Es lo que muchos dicen del Pico Duarte, es lo que muchos que nunca han encontrado nada dicen de ese lugar. Es una loma en la que no haces más que pasar trabajo, coger frío, esplotarte las rodillas y llenarte de lodo... ¡Pura mentira! Hay que ir con el corazón abierto...
Es un lugar lleno de vida y en el que a causa del esfuerzo físico, tal vez el dolor o la tranquilidad, te encuentras contigo y con Dios. Te sueles dar cuenta de qué cosas son realmente importantes en tu vida y de cuales son los sentimientos que hay en tu corazón.
Hace años había subido. Con esta, tres veces en total. Creo que esta será la inolvidable. De la que aprendí como nunca antes.

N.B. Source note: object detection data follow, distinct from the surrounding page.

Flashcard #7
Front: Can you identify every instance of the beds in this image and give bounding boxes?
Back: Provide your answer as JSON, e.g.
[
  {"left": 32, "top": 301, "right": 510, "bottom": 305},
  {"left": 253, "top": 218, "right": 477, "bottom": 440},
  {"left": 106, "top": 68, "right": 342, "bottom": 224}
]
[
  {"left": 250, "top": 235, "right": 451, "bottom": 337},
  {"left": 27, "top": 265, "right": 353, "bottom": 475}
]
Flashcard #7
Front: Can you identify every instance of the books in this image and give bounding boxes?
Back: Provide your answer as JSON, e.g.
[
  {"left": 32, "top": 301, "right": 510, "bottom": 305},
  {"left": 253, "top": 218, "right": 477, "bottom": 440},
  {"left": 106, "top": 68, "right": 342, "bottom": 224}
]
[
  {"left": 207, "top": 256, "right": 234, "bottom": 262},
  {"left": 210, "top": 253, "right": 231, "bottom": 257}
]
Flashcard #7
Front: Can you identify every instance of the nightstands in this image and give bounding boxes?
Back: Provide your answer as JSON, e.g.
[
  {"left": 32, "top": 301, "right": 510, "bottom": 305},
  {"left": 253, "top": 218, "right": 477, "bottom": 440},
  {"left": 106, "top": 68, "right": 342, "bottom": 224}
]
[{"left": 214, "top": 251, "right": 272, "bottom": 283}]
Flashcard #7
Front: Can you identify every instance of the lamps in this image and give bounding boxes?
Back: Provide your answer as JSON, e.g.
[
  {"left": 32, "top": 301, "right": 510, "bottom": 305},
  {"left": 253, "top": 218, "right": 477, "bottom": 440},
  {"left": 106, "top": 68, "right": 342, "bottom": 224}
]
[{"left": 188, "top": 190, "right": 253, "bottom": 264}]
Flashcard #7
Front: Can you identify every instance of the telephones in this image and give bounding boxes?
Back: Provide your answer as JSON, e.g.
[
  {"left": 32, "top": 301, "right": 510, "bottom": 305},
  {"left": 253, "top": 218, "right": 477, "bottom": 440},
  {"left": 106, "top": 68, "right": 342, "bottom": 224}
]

Cada etapa de nuestras vidas es muy distinta, pero muchas veces arrastramos de una etapa a otra un equipaje pesadísimo que no hace más que darle un amargo sabor a los besos y miradas que cada día nos trae. Esta vez necesitaba subir para encontrar a una persona fuerte del estilo que tal vez no soy. Mis intenciones, por resentimiento, eran borrar TODO lo que me ha hecho sufrir, y continuar con mi vida como si nada hubiese pasado, quería encontrar ese sentimiento que me hiciera ingreída y egoísta, orgullosa e incapaz de perdonar o mirar atrás... pero Dios no lo permitió.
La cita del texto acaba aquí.